Le premier anniversaire de la mort du chanteur auvergnat Jean-Louis Murat (25 mai) a donné lieu à un grand concert à la Coopérative de Mai de Clermont-Ferrand le mois dernier. Un événement moins médiatique s’est déroulé quant à lui le temps de deux soirées dans la minuscule salle clermontoise du Fotomat, les 21 et 22 juin. Il s’agissait de la 2ème édition du week-end « Yes Sir », entièrement consacré au barde auvergnat et à son univers. Un événement en passe de devenir incontournable pour les aficionados.
Un programme dense, entièrement voué à la cause muratienne
Le programme imaginé par Pierrot, l’administrateur du blog de référence Surjeanlouismurat était riche : le hall d’entrée de cet « espace de liberté indépendant situé aux confluences des sensibilités et des arts » accueillait une exposition de coupures de presse, de photos (notamment de Franck Loriou, auquel on doit notamment la couverture de l’album Toboggan (2013)), de disques. Le vendredi soir, un public attentif a pu écouter plusieurs artistes proches de la sensibilité muratienne.
La soirée commence avec un karaoké animé par la pianiste britannique Vivien Marsh accompagnée d’un guitariste. Le public de connaisseurs murmure les paroles. Tout d’abord, Bertrand Louis – récompensé plusieurs fois par l’académie Charles Cros – qui a notamment livré une version très incisive de Suicidez-vous, le peuple est mort, citant au passage Alexandre Vialatte, sous l’œil appréciateur de Marie Audigier.

================================

**Consigne donnée a:** Comptez les lignes des entrées qui contiennent la chaîne « have », puis indiquez seulement ce nombre.

**Données enregistrées:**
================================

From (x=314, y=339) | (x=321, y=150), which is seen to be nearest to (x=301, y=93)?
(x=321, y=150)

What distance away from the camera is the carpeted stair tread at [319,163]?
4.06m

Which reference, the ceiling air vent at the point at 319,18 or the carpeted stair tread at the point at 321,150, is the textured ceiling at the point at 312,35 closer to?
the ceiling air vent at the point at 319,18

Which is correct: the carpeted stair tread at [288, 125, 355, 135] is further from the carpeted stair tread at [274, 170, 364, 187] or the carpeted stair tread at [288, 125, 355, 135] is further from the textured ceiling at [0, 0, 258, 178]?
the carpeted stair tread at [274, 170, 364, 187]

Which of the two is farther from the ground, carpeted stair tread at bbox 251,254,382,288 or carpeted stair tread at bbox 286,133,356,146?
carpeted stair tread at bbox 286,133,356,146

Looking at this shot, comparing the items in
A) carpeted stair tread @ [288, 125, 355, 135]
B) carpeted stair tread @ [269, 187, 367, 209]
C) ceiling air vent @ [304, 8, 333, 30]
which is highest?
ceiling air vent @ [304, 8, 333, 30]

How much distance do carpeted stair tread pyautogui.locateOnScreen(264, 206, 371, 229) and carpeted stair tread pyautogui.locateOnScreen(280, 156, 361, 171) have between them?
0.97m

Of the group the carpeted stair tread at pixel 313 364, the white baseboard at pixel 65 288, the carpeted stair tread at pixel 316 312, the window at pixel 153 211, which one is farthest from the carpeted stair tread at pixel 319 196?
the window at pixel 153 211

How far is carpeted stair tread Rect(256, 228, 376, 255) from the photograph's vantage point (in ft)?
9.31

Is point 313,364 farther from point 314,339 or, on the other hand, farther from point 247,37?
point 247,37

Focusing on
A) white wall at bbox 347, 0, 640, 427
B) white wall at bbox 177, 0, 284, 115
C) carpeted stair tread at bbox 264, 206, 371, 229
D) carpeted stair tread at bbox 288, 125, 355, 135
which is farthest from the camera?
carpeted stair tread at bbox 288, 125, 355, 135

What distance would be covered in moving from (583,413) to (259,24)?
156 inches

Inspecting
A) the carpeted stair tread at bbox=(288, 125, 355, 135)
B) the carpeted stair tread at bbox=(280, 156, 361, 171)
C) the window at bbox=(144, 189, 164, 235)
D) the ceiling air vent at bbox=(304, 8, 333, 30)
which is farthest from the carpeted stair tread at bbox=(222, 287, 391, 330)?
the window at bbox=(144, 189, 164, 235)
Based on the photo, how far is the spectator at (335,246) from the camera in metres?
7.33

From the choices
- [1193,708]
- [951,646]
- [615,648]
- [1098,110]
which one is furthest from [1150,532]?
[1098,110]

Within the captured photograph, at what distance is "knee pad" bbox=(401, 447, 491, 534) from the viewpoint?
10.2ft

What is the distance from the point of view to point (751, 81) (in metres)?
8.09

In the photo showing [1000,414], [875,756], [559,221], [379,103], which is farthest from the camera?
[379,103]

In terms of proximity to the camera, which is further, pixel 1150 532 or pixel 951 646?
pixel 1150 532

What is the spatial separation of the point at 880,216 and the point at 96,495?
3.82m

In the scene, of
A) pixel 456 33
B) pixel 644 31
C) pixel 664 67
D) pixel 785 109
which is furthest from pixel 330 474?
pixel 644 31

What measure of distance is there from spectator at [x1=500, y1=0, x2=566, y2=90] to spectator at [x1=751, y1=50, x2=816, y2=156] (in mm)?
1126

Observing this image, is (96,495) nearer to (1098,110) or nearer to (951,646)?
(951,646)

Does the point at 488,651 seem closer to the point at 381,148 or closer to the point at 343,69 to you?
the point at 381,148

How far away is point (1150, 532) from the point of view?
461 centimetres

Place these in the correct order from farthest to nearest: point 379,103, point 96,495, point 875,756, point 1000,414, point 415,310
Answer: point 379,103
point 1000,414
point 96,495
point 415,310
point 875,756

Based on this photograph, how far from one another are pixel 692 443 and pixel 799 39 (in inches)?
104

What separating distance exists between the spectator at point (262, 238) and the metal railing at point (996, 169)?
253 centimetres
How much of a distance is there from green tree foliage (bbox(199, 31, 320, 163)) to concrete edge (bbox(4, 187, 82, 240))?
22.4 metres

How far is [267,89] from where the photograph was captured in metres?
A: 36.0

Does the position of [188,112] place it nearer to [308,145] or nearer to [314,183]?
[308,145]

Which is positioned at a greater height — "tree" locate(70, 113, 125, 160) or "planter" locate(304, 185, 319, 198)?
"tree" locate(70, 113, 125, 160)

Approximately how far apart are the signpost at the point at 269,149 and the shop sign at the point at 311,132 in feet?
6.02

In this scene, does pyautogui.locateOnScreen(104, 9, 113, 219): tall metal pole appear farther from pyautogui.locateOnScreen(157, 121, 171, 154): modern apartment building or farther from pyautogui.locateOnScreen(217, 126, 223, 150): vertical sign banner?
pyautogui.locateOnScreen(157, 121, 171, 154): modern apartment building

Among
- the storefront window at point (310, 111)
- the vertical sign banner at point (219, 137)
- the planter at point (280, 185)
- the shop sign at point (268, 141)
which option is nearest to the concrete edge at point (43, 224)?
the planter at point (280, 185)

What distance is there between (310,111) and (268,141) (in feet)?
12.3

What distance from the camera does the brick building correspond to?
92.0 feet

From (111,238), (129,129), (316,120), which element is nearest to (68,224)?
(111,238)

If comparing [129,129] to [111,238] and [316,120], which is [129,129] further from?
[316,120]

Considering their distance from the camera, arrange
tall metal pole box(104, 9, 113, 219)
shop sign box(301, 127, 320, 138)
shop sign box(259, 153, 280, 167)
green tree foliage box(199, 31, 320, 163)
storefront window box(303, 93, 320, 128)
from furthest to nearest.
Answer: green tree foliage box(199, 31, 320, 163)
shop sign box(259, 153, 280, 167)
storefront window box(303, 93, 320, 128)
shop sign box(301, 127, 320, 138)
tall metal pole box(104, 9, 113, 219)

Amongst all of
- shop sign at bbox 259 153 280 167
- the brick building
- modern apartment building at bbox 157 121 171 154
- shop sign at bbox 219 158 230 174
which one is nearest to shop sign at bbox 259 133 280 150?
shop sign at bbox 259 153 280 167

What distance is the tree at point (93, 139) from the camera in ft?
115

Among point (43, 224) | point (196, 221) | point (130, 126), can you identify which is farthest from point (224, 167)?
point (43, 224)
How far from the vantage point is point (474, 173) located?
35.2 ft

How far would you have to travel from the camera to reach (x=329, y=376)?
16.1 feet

================================

**Consigne donnée b:** D'après le texte sur l'hommage à Jean-Louis Murat, à quelles dates le week-end « Yes Sir » s'est-il tenu au Fotomat ?

**Réponse attendue a:** 2

**Réponse attendue b:** Les 21 et 22 juin.